Modelling Complex Systems
Syllabus, Master's level, 1MA256
- Code
- 1MA256
- Education cycle
- Second cycle
- Main field(s) of study and in-depth level
- Computational Science A1N, Computational Science A1N, Mathematics A1N, Mathematics A1N
- Grading system
- Fail (U), Pass (3), Pass with credit (4), Pass with distinction (5)
- Finalised by
- The Faculty Board of Science and Technology, 12 March 2009
- Responsible department
- Department of Mathematics
Entry requirements
120 credits including Scientific Computing I.
Learning outcomes
This course will introduce the tools from mathematics, physics and computer science that have been used in understanding complex systems.
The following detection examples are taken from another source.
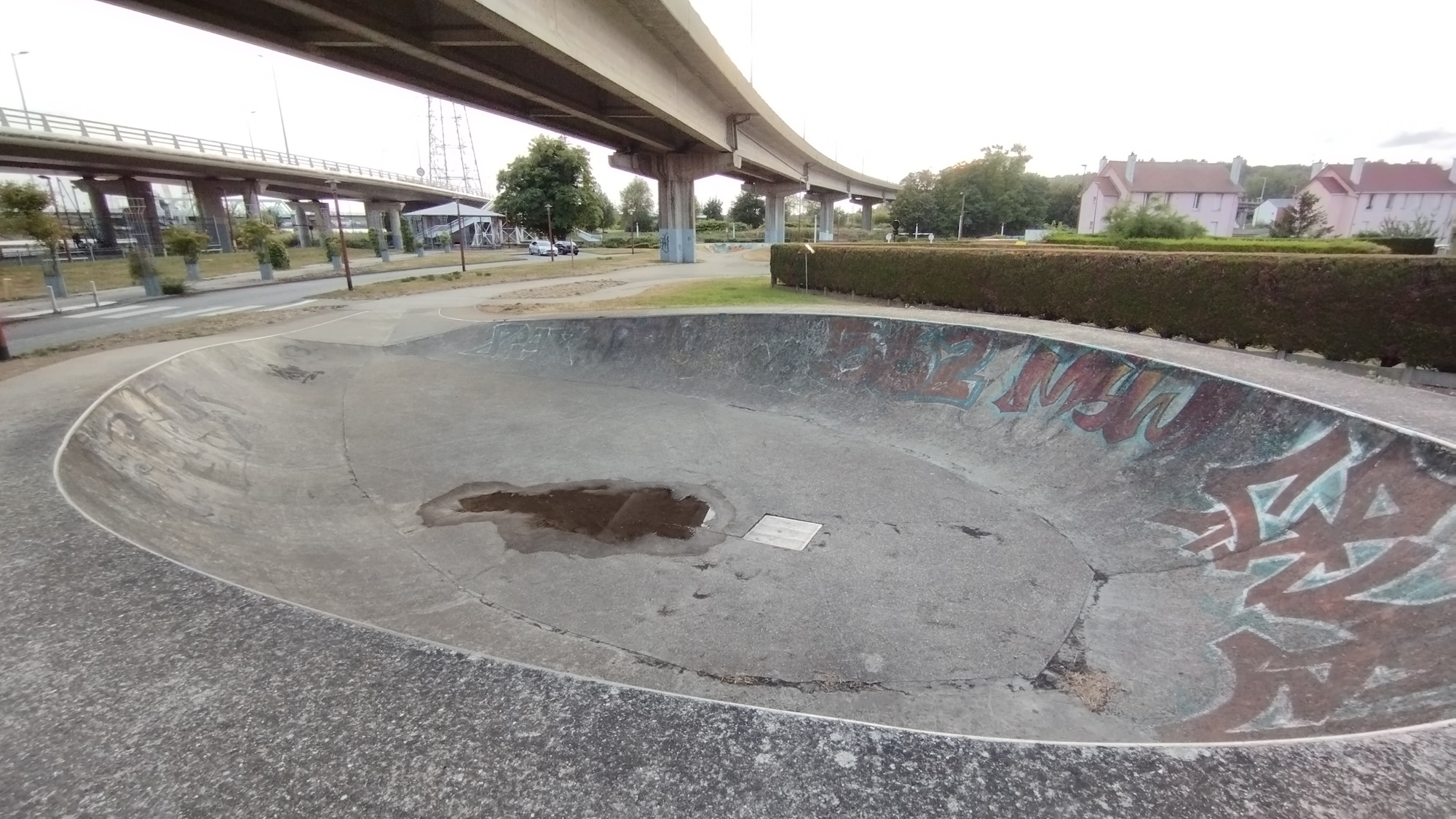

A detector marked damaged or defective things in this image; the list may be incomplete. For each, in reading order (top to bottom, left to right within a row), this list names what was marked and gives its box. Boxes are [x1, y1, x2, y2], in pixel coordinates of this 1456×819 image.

cracked concrete surface [11, 304, 1456, 810]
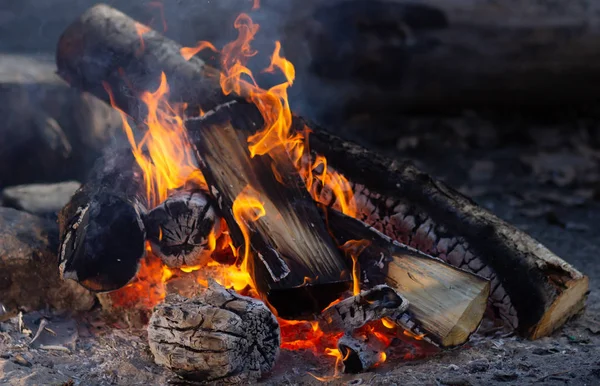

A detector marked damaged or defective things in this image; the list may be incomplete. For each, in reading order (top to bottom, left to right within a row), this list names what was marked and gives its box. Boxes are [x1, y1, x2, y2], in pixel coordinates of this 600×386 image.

charred wood chunk [58, 148, 147, 292]
charred wood chunk [146, 188, 223, 266]
charred wood chunk [150, 282, 282, 384]
charred wood chunk [338, 334, 384, 374]
charred wood chunk [318, 284, 408, 334]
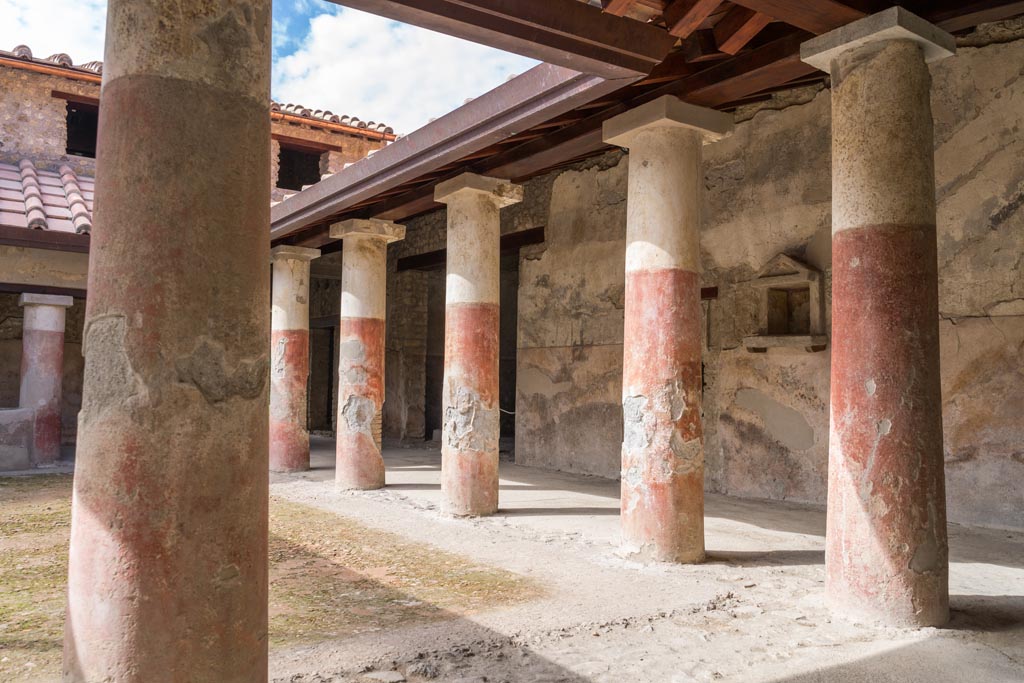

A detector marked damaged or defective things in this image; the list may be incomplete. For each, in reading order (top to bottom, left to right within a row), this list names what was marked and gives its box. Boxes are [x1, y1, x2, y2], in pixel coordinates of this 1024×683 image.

cracked plaster wall [385, 25, 1024, 528]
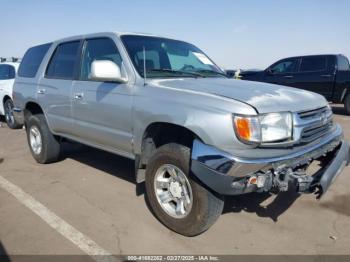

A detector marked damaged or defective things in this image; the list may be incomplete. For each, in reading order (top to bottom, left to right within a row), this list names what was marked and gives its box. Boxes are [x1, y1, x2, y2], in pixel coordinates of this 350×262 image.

cracked bumper [191, 124, 350, 196]
damaged front end [191, 124, 350, 200]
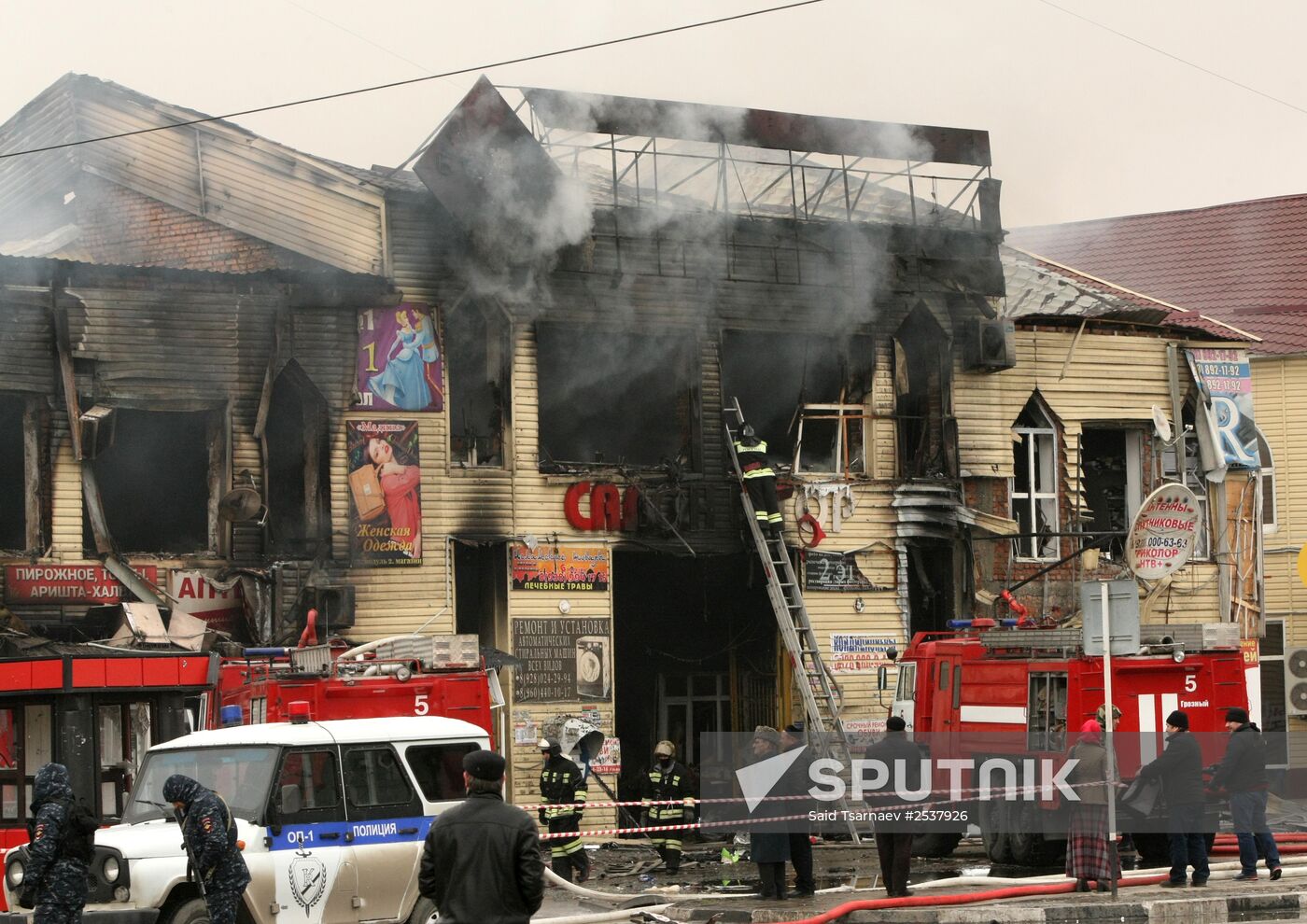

In order to pass the course (grade 3) the student should be able to
- implement simulation methods, including state-based, individual-based and cellular automata models;
- use mean-field and other approximations in order to increase analytic understanding of simulation results;
- explain methods for measuring and quantifying complex systems;
- explain the importance of complex systems in modern science;
- explain the role of computer simulations in providing understanding of such systems, while also developing an appreciation for the difficulties and limitations involved.
Content
Numerical methods and software for simulations; Individual vs state-based simulations; Random systems and processes; Mean-field approximations; Random walks and diffusion approximations; Chaotic motion of dynamical systems; Measuring Chaos; Self-organised critical phenomena; Cellular Automata; Sandpile and Forest fire models; Models of flocking; Many particle models and self-propelled particles.
Instruction
Strong emphasis on computer laboratory and project work; also lectures and seminars. The course will consist of a series of four projects and the laboratories will help the students work individually or in small groups on these projects.
Assessment
Computer laboratory and project work.